At what age does a child reach “Digital Adulthood”?
That is, at what age can a minor independently consent to the collection, use, and sharing of their personal data without parental involvement?
According to the latest version of the Children’s Online Privacy Protection Act (COPPA 2.0), which recently passed in the Senate by unanimous consent, that age is 13. Yet no major medical or psychological body would consider 13 a developmentally appropriate age to let children make high-stakes decisions about their online life.
Early adolescence is a particularly volatile developmental stage. The prefrontal cortex – the region of the brain responsible for impulse control, planning, judgment, and problem‑solving — is still maturing. At the same time, elevated dopamine and serotonin activity in the limbic system heightens emotional reactivity and reward‑seeking behavior. These neurological changes make teens more sensitive to stress, more driven by immediate rewards, and less able to anticipate long-term consequences, all of which are conditions that directly heighten online vulnerability.
These biological shifts occur alongside a major social transition: teens begin looking to peers rather than parents for cues, affirmation, and identity formation. The perceived need for peer support, community, and an identity separate from their parents is one of the primary forces pushing children onto social media platforms in the first place. This combination of immature executive function, heightened emotional responsiveness, and intense peer-driven identity seeking creates a “perfect storm” of susceptibility to online risks.
The data backs this up:
- A 2025 nationally representative survey of 3,466 students aged 13–17 found that more than half (58%) had experienced cyberbullying at least once; 33% had been cyberbullied in the previous 30 days.
- According to data from Bark’s monitoring of billions of online activities, 10% of teens encountered predatory behavior online, including persistent grooming, sextortion, and online enticement.
- The National Center for Missing & Exploited Children (NCMEC) reported major increases in online crimes in the first half of 2025: Online enticement reports increased from 292,951 to 518,720 year‑over‑year. Financial sextortion cases rose from 13,842 to 23,593. While these figures apply to all minors, teens 13–17 constitute the largest at‑risk demographic for enticement and sextortion, according to NCMEC’s historic age distribution.
- NCMEC highlighted a disturbing rise in sadistic online enticement, involving violent coercion, forced self‑harm, and grooming via chat platforms such as Discord and Roblox. Examples include minors manipulated into live‑streamed self‑harm. Teens (13–16) are among the most targeted age groups.
- One in six individuals report being a victim of online sexual abuse before age 18, according to a study published in
Taken together, the neurological immaturity, social vulnerability, and documented high rates of cyberbullying, predation, and coercive harm reveal a profound mismatch between what this version of COPPA assumes 13‑year‑olds can handle and what the evidence shows they are actually equipped to manage.

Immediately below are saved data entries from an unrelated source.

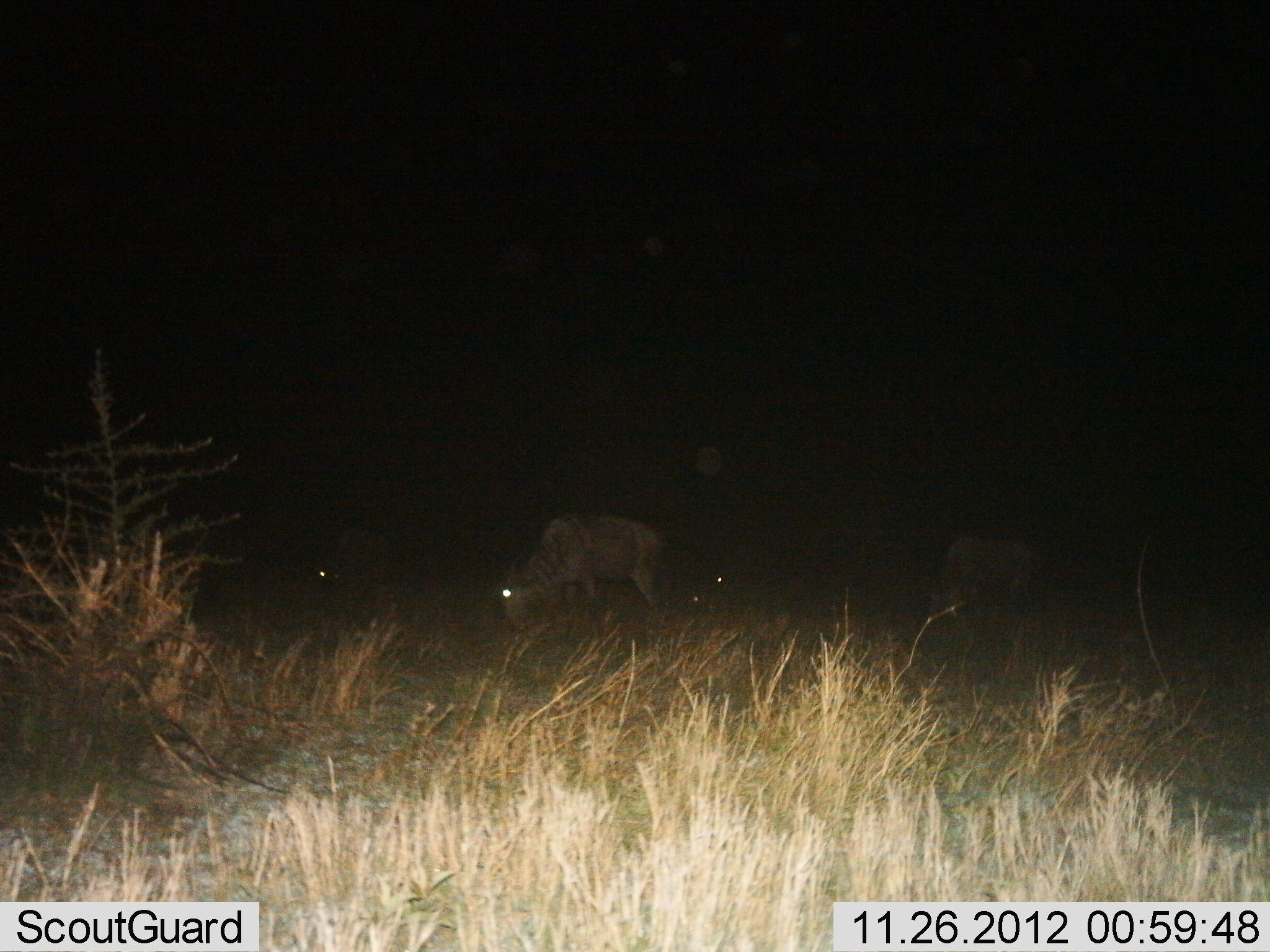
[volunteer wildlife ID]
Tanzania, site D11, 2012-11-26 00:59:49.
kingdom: Animalia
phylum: Chordata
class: Mammalia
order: Artiodactyla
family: Bovidae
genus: Connochaetes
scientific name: Connochaetes taurinus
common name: blue wildebeest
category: wildebeest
Wildebeest (blue wildebeest) (Connochaetes taurinus), count 3. Behavior (volunteer vote fractions): standing 10%, resting 10%, moving 0%, interacting 0%. Young present (vote fraction): 0%. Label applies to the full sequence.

There is little doubt that lowering the age of digital adulthood to 13 was a capitulation to tech lobbyists. Tech and Social Media companies are chomping at the bit to hook users at a young age.

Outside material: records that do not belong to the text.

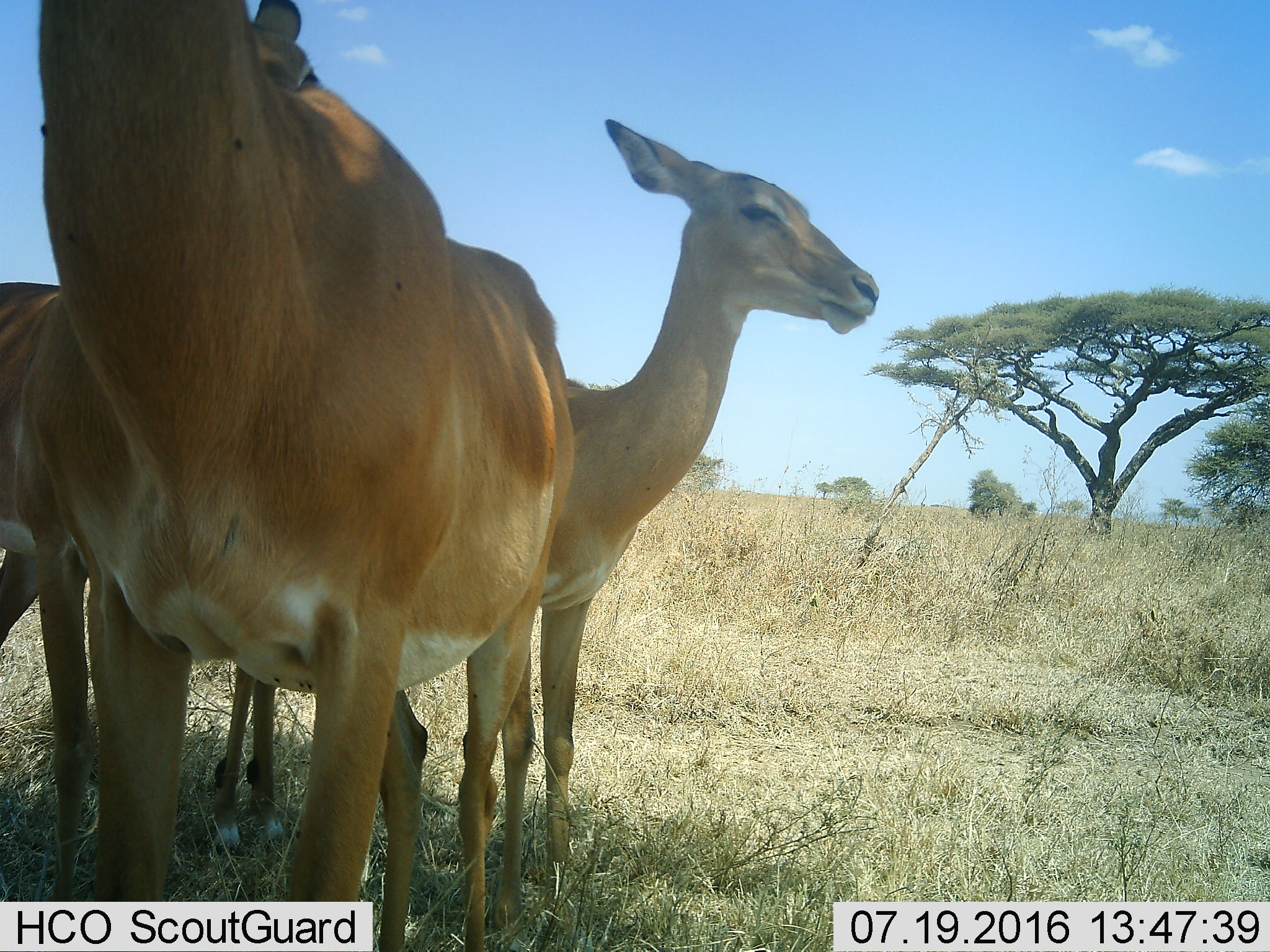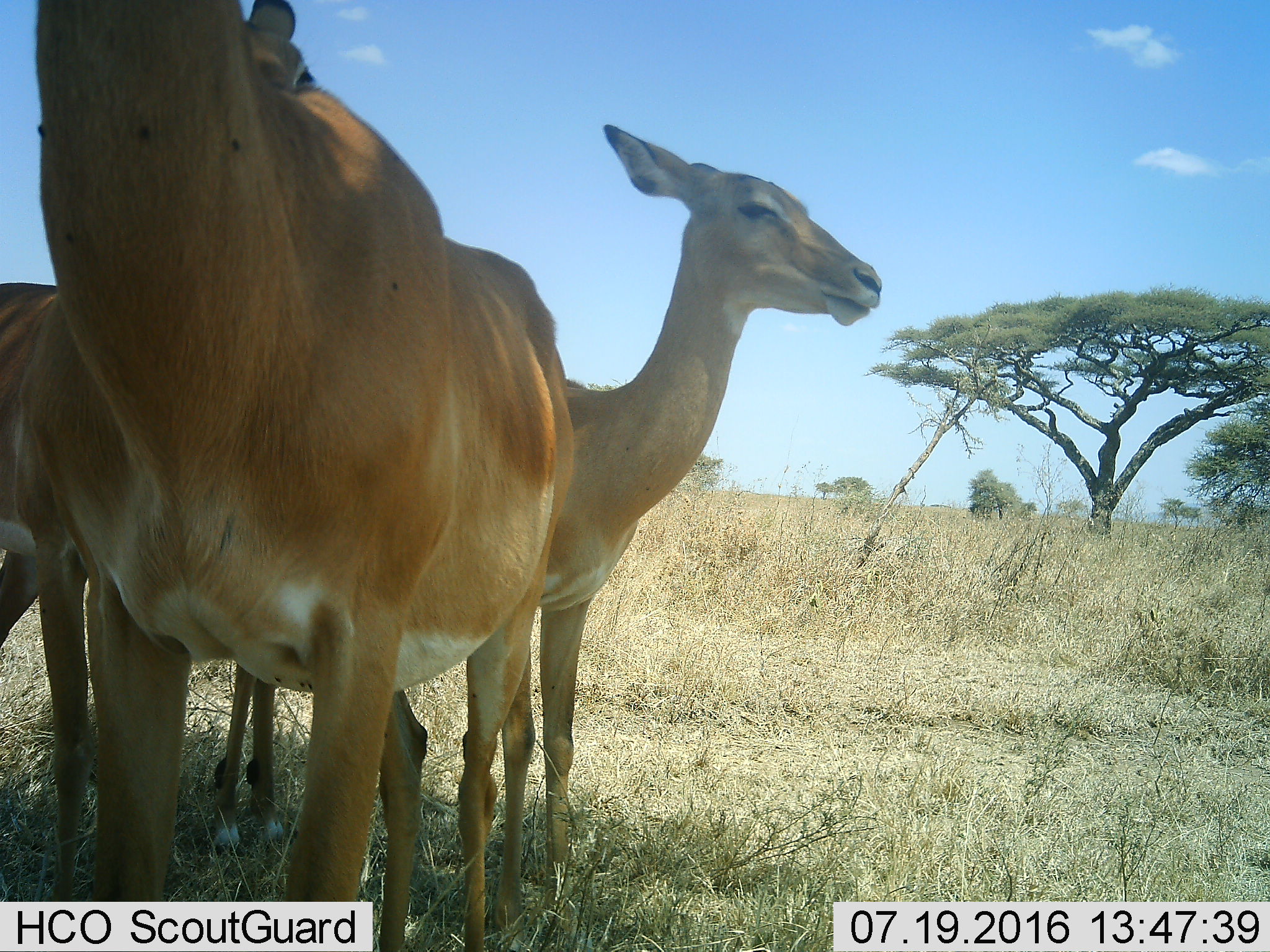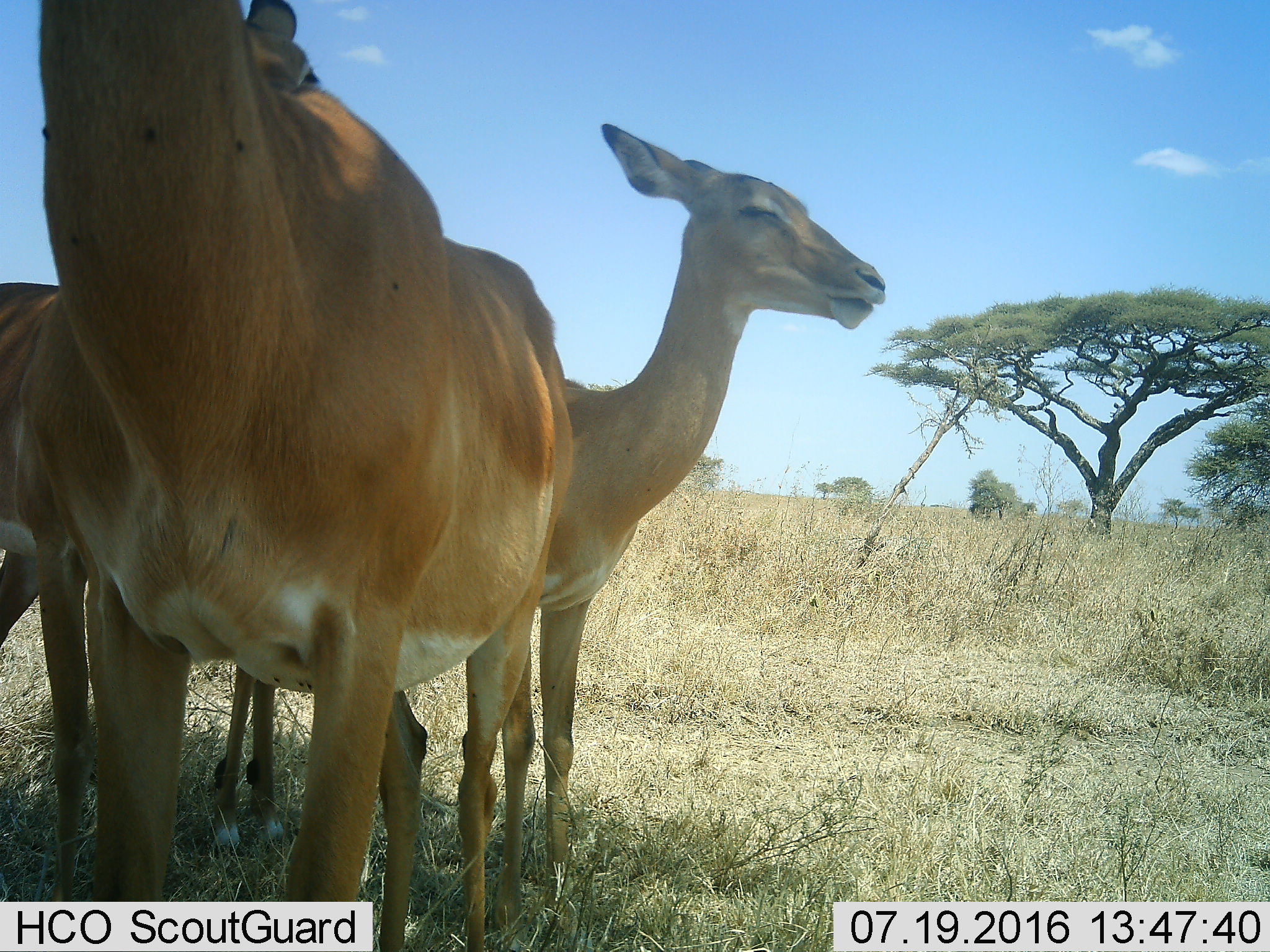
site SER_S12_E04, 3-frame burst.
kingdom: Animalia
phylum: Chordata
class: Mammalia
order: Artiodactyla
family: Bovidae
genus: Aepyceros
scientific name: Aepyceros melampus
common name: impala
Impala (Aepyceros melampus), count 3. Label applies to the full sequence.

Melissa McKay of the Digital Safety Institute recently highlighted the message Google sends to children, encouraging them to remove parental controls as soon as they turn 13. “A trillion-dollar corporation is directly contacting every child to tell them they are old enough to ‘graduate’ from parental supervision. The email explains how a child can remove those controls themselves, without parental consent or involvement … Google is asserting authority over a boundary that does not belong to them. It reframes parents as a temporary inconvenience to be outgrown and positions corporate platforms as the default replacement. Call it what it is. Grooming for engagement. Grooming for data. Grooming minors for profit.”
Compounding the problem, the Federal Trade Commission issued a policy statement just two weeks ago to “incentivize the use of age verification technologies to protect children online.” Sounds like a positive development, doesn’t it? Until you read further and realize that the policy statement explicitly authorizes these companies and platforms to collect and store personal information on children “without first obtaining verifiable parental consent.” A policy change that is diametrically opposed to the original intent of COPPA.

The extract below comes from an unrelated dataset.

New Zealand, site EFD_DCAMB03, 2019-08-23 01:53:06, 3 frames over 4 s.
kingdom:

Keeping children off platforms designed for adults is a priority, but it appears the government trusts Google and Meta more than it trusts parents, as parental controls are being systematically stripped away.
If Congress’s goal is truly to strengthen children’s online privacy, then the solution cannot be to saddle 13‑year‑olds with adult‑level responsibilities while simultaneously giving Big Tech unfettered access to their personal data.
We are thankful for this problem getting more attention and some progress being made, but much more is needed. Updates to Children’s Online Privacy Protection must reflect an understanding of developmental reality and encourage the development of age-verification methods that protect children without creating new risks. In a digital ecosystem already failing to protect adults’ most sensitive data, treating 13‑year‑olds as fully responsible for their own long‑term privacy is reckless.